Questions:
1: In the press release on Canacol's fiscal Q1 2014 results, what was the average operating netback for the quarter?
2: Print everything in the Canacol press release from "November 12, 2013" down to "prior year period.".

Canacol Energy Ltd.
TSX : CNE
BVC : CNEC

Canacol Energy Ltd.

November 12, 2013 16:15 ET

Canacol Energy Ltd. Reports Increased Production, Revenues, and Netbacks in Fiscal Q1 2014

CALGARY, ALBERTA--(Marketwired - Nov. 12, 2013) - Canacol Energy Ltd. ("Canacol" or the "Corporation") (TSX:CNE) (BVC:CNEC) is pleased to report its financial results for the three months ended September 30, 2013. Fiscal Q1 2014 was a successful quarter for the Corporation as it increased production, revenues, funds from operations, and netbacks over the previous quarter and the comparative prior year period.

"Canacol continues to successfully build production and revenues, and realize significantly increased netbacks, on the back of its exploration successes and acquisition activities" stated Charle Gamba, President and CEO of the Corporation. "Corporate net average production before royalties has increased steadily in the last four quarters from 5,354 boepd in fiscal Q2 2013, 7,659 boepd in fiscal Q3 2013, 8,269 boepd in fiscal Q4 2013, 9,132 boepd in fiscal Q1 2014, and now to 9,642 boepd for October 2013. As a result, we are increasing our corporate net average production guidance before royalties for calendar 2013 from between 7,500 and 8,500 to between 8,500 and 9,000 boepd. The higher production figures in fiscal Q1 2014 are also reflected in increased operating cash flows as the Corporation reported adjusted funds from operations of $24.3 million in the quarter. Most importantly, average operating netback for fiscal Q1 2014 increased 65% to $39.33/boe compared to $23.85/boe for the comparable period, as the Corporation's production shifted towards its higher netback light oil production from the LLA-23 block in Colombia and the Libertador -Atacapi fields in Ecuador. On the subject of LLA-23, we recently spud the Leono-1 exploration well, the second exploration well we are drilling on the block following the Corporation's Labrador oil discovery late in 2012. The Leono prospect is located approximately 12 kilometres to the north of the Labrador oil field and is situated on the same fault trend that forms both the Rancho Hermoso and Labrador oil fields. Leono-1 is targeting all of the producing reservoirs the Corporation is familiar with at the Rancho Hermoso and Labrador fields located along trend to the south. With significantly increased reserves and deemed volumes reported last quarter, a sound financial footing, and diversified production and exploration bases, Canacol is positioned for continued strong production, cash flow, netback, and reserves growth throughout fiscal 2014 and beyond."

Highlights for Fiscal Q1 2014

(in thousands of United States dollars, except as otherwise noted; production and reserves are stated as working-interest before royalties)

Financial and operating highlights of the Corporation include:

  • Average daily production volumes increased 52% to 9,132 barrels of oil equivalent per day ("boepd") for fiscal Q1 2014 compared to 6,021 boepd for the comparable period. This increase in production volumes is primarily due to new production from the Labrador discovery on the LLA-23 block, production from the Esperanza block which was acquired in December 2012, and production increases from the Libertador and Atacapi fields in Ecuador.

Data:
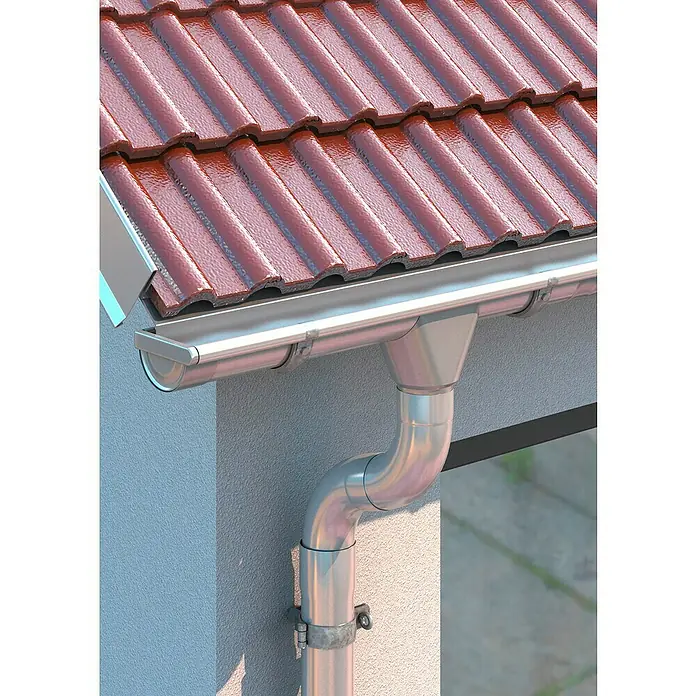 Sarei Rinnenstutzen - 100/80 mm, Zink/Titanzink, Silber - Nahaufnahme einer Dachrinne aus Metall mit roten Dachziegeln, die Wasser ableitet und das Gebäude vor Feuchtigkeit schützt.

Exercise results:
1: $39.33/boe

2:
November 12, 2013 16:15 ET

Canacol Energy Ltd. Reports Increased Production, Revenues, and Netbacks in Fiscal Q1 2014

CALGARY, ALBERTA--(Marketwired - Nov. 12, 2013) - Canacol Energy Ltd. ("Canacol" or the "Corporation") (TSX:CNE) (BVC:CNEC) is pleased to report its financial results for the three months ended September 30, 2013. Fiscal Q1 2014 was a successful quarter for the Corporation as it increased production, revenues, funds from operations, and netbacks over the previous quarter and the comparative prior year period.